» SOURCE TEXT:
Help!  Help!  My Server is Down...Or Is It?

For the past while, an "interesting" problem has challenged one of my servers.  Every once in a while, at random intervals, the machine appeared to crash.  There was no rhyme or reason to the crash - it just stopped being availableInvestigating, I discovered that it hadn't crashed, instead the machine had become totally bogged down and was operating at a near-halt.  Instead, I observed that it was experiencing sky-high CPU utilization and fully allocated memory.  You could log in, but the process was agonizingly slow (5+ minutes).

Seeing as this machine was using the LAMP stack on a cloud-based Virtual Private Server (VPS), there were many potential fault-points. I looked into the situation carefully, but was never able to really pin down the reason for the failure.  So I just scheduled a restart of the suspected systems with crontab -e and a few scripts and moved on.  No longer.
 

A Need For Better Configuration Monitoring & Management

The potential reasons for this problem were literally myriad.  Because of the way this server was provisioned, there were many candidate problem areas throughout the implication solution stack involved.  As a frame of reference, there may have been problems with:
 
1) The Hardware Layer
2) The Virtualization Layer
3) The Operating System Layer
4) The Application Layer

Seeking a richer troubleshooting model than the above, I eventually decided to use the OSI model to really go into troubleshooting the problem.

Troubleshooting Via The OSI Reference Model

The OSI model has been around for a long, long time.  It proposes that modern computer systems are composed of the following seven layers:

(https://en.wikipedia.org/wiki/OSI_model)

To be able to eliminate as many potential sources of the "freezing" as possible, I needed a tool to help me gather information on those layers; as much information as possible.  It would also be nice if that tool could tell me if my server was heading towards trouble, and maybe even help to manage the trouble when it arrived.  For those needs, monit seemed to fit the bill.

» REQUIRED TASKS:
1. Reproduce the passage of the server troubleshooting text starting at "The potential reasons" and ending at "troubleshooting the problem.".
2. Return every line of the rows that contains the string "closer", matching case exactly.
The server troubleshooting text and the rows that come after it are unrelated material.

» SUPPLIED DATA:
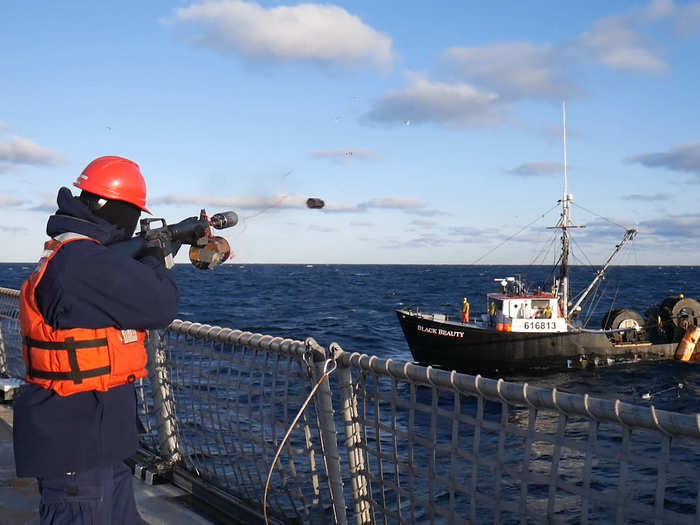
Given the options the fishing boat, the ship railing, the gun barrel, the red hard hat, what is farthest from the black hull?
the red hard hat

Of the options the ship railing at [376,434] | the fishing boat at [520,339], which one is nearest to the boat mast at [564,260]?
the fishing boat at [520,339]

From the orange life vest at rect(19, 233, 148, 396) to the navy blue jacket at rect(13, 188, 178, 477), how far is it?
5 cm

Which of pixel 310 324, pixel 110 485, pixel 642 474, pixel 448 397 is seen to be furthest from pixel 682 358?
pixel 110 485

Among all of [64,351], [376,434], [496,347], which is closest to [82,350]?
[64,351]

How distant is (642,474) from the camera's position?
13641 millimetres

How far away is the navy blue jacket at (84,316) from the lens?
2.63m

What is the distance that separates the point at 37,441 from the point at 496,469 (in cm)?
213

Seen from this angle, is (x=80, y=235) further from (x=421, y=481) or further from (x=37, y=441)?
(x=421, y=481)

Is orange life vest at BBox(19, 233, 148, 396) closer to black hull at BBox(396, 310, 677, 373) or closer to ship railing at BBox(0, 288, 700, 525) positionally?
ship railing at BBox(0, 288, 700, 525)

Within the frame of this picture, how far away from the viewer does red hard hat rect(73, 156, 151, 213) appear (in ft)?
9.55

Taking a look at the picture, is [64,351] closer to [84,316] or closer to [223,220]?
[84,316]

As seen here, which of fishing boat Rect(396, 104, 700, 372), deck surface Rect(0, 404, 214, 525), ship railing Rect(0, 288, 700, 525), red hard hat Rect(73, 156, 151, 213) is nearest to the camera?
ship railing Rect(0, 288, 700, 525)

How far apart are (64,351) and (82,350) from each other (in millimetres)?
72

» RESULTS FOR THE EXERCISE:
1.
The potential reasons for this problem were literally myriad.  Because of the way this server was provisioned, there were many candidate problem areas throughout the implication solution stack involved.  As a frame of reference, there may have been problems with:
 
1) The Hardware Layer
2) The Virtualization Layer
3) The Operating System Layer
4) The Application Layer

Seeking a richer troubleshooting model than the above, I eventually decided to use the OSI model to really go into troubleshooting the problem.

2.
Is orange life vest at BBox(19, 233, 148, 396) closer to black hull at BBox(396, 310, 677, 373) or closer to ship railing at BBox(0, 288, 700, 525) positionally?
Taking a look at the picture, is [64,351] closer to [84,316] or closer to [223,220]?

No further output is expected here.